Data Feminism

Data Feminism
AuthorCatherine D’Ignazio and Lauren F. Klein
Published2020
PublisherMIT Press
ISBN978-0-262-04400-4

Data Feminism is a book written by Catherine D’Ignazio and Lauren F. Klein as part literature review, part call to action, Data Feminism provides a framework for data scientists seeking to learn how feminism can help them work toward justice, and for feminists who want to focus their efforts on the growing field of data science. Through seven chapters Data Feminism provide examples of data biases and injustices, as well as strategies to redress them. In doing so, D’Ignazio and Klein suggest data feminism as "a way of thinking about data, both their uses and their limits, that is informed by direct experience, by a commitment to action, and by intersectional feminist thought".[1] The chapters are organised according to seven guiding principles (see below): examine power, challenge power, elevate emotion and embodiment, rethink binaries and hierarchies, embrace pluralism, consider context, and make labor visible.[1]

The starting point for data feminism is something that has gone mostly unacknowledged in data science: power is not distributed equally in the world. Data science is a form of power, and it can be used to uphold existing hierarchies or, alternatively, to discover and redress injustices. The book therefore consistently emphasises why data never, ever “speak for themselves", and how challenges to the male/female binary can help challenge other hierarchical (and empirically wrong) classification systems. The authors explain how, for example, a better understanding of emotions challenges and improves ideas about effective data visualization, and how the concept of invisible labor exposes the significant human efforts behind technologies and data-related work.[2]
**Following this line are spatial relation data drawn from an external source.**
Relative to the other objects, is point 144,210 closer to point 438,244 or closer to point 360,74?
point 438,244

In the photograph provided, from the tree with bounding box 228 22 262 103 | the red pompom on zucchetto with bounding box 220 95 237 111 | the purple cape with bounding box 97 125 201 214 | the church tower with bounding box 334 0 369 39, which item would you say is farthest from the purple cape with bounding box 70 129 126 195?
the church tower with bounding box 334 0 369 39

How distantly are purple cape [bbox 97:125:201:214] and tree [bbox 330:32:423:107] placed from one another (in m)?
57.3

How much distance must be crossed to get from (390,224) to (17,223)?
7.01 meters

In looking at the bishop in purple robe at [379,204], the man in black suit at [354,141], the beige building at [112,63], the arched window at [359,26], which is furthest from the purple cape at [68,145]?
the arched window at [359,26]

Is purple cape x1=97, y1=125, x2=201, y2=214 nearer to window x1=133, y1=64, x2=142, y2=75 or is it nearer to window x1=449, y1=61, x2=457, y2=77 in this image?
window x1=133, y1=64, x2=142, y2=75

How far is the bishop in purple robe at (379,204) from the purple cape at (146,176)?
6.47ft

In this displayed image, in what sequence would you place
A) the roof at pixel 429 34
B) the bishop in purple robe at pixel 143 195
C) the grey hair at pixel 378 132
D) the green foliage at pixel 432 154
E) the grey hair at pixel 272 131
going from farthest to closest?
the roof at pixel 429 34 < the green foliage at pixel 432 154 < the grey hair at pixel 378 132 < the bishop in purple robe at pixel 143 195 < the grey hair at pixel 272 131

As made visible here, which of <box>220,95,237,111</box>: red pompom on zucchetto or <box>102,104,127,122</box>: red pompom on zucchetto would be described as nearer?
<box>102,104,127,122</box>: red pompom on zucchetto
The authors apply an intersectional feminist framework to data science. Using this framework the authors examine intertwined structural forces of power such as sex, race, sexuality, and class. The authors therefore also explicitly focus on data justice, as opposed to data ethics, arguing that data ethics and its focus on fairness and biases create structures that protect dominant powers.[3]

  1. ^ a b D'Ignazio, Catherine; Klein, Lauren F. (2020). Data Feminism. The MIT Press. doi:10.7551/mitpress/11805.001.0001. ISBN 978-0-262-35852-1. S2CID 241838270.
  2. ^ "Data Feminism · MIT Press Open". MIT Press Open.
  3. ^ Cite error: The named reference :1 was invoked but never defined (see the help page).